• Working data:
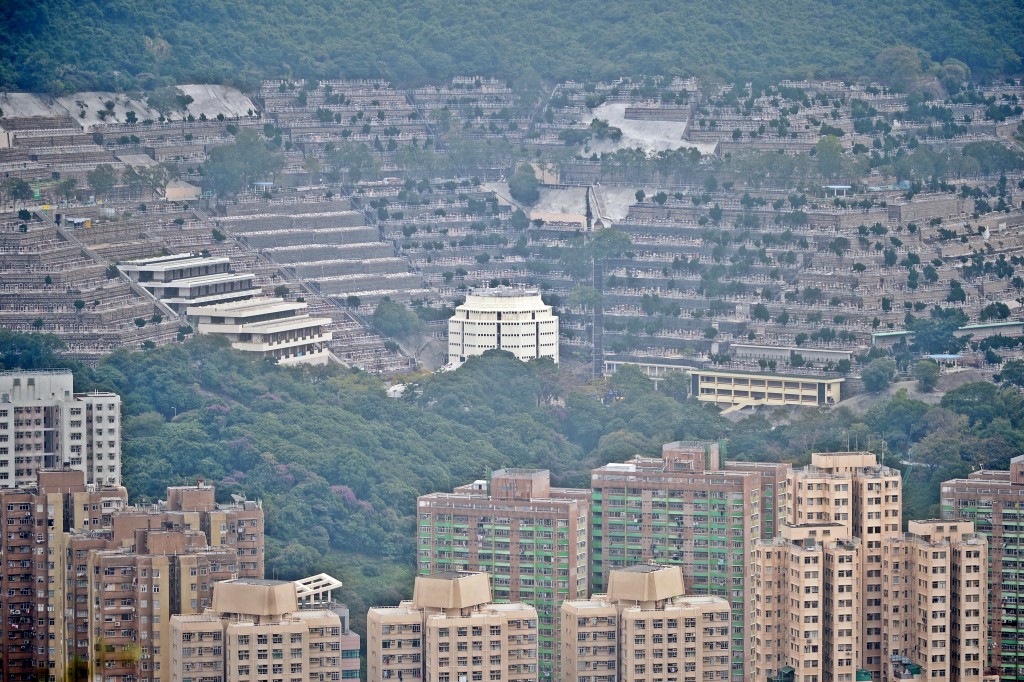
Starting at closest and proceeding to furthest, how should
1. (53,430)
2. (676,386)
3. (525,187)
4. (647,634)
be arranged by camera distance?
→ (647,634)
(53,430)
(676,386)
(525,187)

• Task instructions:
Recast the lines of the item above as a JSON list of strings, one string per line, omitting any blank lines. Leave the picture out of the result.

• The solution:
[
  "Starting at closest and proceeding to furthest, how should",
  "1. (53,430)",
  "2. (676,386)",
  "3. (525,187)",
  "4. (647,634)",
  "be arranged by camera distance?",
  "→ (647,634)",
  "(53,430)",
  "(676,386)",
  "(525,187)"
]